Maryknoll Center Performers Have a Ball With ‘Oliver Twist’

When the actor playing Oliver Twist made her final exit at Wat Than, leading the cast out of the theater in single file, the boys and girls who had created this performance fell back into their usual roles: themselves.

“I was so nervous, nervous and excited!” said Hok Chhaya, 19, who played the title character in “Oliver Twist,” the classic Charles Dickens story. Her simple costume still in place, she hugged friends and gave warm smiles as the audience milled outside the theater after the production.

It had been her first performance, but she took to it with passion, crying in the scenes where Oliver, a street child fighting to make it on his own, is beaten by adults, and grinning widely when he finds a home of his own.

None of the students at the Mary­­knoll Wat Than Skills Train­ing Center came to this place with theater on their minds. This is where victims of polio and land mine accidents come to learn skills that will help them become self-sufficient.

But it was in their English class that the students began acting out small scenes from the reading material, a condensed version of Oliver Twist, and teacher Martin Brown saw the potential for something more.

After two months of practice, the students found themselves on Saturday facing an audience of about 70 people at Wat Than and wearing costumes styled after those worn in Victorian England.

The play was performed with char­ming passion, if not precision. An actor’s mistake at one point led to on-stage giggling between three actors. The audience soon joined in.

The props were as real as possible, including a live infant, Daisy Khiev, who portrayed baby Oliver. Other props were invented: In one scene, Oliver’s friends steal a hand phone from the pocket of an unsuspecting customer at a London bookstore.

The costumes were a hodge-podge of things borrowed from the Phnom Penh Players, an ex-patriate theater group, items bought at the market and still others borrowed from friends. The script followed the condensed version of the play.

“Like everything about this production, it was improvised,” Brown said.

Chea Sophea, a 20-year-old student who played no less than four characters, said he thought it was a “good idea” to stage the production.

One of his characters, a sneaky pickpocket who combs the streets of London looking for victims, wore a striped suit coat.

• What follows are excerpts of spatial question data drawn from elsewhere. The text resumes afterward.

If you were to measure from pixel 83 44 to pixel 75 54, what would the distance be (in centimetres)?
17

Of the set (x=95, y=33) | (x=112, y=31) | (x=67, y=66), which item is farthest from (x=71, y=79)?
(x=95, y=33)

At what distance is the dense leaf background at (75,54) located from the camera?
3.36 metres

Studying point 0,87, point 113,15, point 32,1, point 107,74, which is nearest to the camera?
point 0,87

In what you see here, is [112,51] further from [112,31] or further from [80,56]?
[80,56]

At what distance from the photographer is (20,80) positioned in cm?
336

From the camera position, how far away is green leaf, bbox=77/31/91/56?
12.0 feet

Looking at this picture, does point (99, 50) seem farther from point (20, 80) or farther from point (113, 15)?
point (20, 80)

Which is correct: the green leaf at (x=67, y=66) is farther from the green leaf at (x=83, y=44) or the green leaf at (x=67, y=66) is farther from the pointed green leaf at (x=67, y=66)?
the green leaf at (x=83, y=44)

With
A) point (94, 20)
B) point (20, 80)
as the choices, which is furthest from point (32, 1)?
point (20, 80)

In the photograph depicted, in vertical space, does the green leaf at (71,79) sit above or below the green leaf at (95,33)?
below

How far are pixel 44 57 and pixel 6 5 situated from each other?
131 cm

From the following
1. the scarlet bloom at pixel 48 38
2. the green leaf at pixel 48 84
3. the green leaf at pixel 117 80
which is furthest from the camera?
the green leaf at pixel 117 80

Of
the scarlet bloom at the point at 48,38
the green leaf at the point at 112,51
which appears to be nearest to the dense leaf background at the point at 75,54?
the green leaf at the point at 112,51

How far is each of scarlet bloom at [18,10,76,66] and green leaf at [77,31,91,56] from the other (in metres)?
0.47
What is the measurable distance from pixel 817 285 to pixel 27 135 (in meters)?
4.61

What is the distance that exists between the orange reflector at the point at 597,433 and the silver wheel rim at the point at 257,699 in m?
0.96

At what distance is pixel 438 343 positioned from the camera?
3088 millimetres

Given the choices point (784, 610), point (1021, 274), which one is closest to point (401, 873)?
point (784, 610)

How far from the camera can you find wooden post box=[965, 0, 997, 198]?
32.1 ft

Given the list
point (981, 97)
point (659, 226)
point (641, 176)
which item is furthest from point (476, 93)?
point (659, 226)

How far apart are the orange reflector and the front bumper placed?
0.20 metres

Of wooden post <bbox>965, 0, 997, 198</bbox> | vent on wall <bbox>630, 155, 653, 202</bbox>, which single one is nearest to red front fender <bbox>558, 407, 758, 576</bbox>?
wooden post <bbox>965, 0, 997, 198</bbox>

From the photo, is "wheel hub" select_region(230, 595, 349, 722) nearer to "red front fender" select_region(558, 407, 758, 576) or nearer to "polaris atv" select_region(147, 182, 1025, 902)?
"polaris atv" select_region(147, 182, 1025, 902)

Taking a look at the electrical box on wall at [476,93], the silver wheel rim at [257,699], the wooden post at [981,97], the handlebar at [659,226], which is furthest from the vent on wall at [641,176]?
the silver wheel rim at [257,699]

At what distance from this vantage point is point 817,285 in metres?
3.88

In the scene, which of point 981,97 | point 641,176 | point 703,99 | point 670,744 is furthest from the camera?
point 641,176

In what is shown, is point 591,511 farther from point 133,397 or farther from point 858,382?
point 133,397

“I got it from my sister,” he said.

Self-reliance is one of the key lessons at the Maryknoll center, where the students study business, English and computer skills to help them find jobs even as they adapt to a life without the full use of their bodies.

“I think we had fun, you know, with love and encouragement to make them feel comfortable,” said Kim Mom, director of the Maryknoll Center.

Hidden in the frolic of the student play was the lesson that the students could accomplish anything they set out to do, she said.

That’s the attitude the students carry with them when they leave the center and head out into the real world in search of a vocation.

The center helps where it can, using its Business Advisory Council to stay in touch with local businesses and encourage them to consider hiring its graduates.

“We ask them to give us opportunity, not charity,” said Kim Mom. If kids are given a chance they can make a lot of it, she said.

“I want to be a manager of a company,” Hok Chhaya said.

“See, now you have a dream!” Kim Mom said. “When I asked them a year ago, the students didn’t have a dream. Now they have a dream!”

Standing nearby, Nov Vannak, wearing the black face paint that had made him a bearded En­glish­man, laughed with two friends about his costume, enjoying his moments of fame.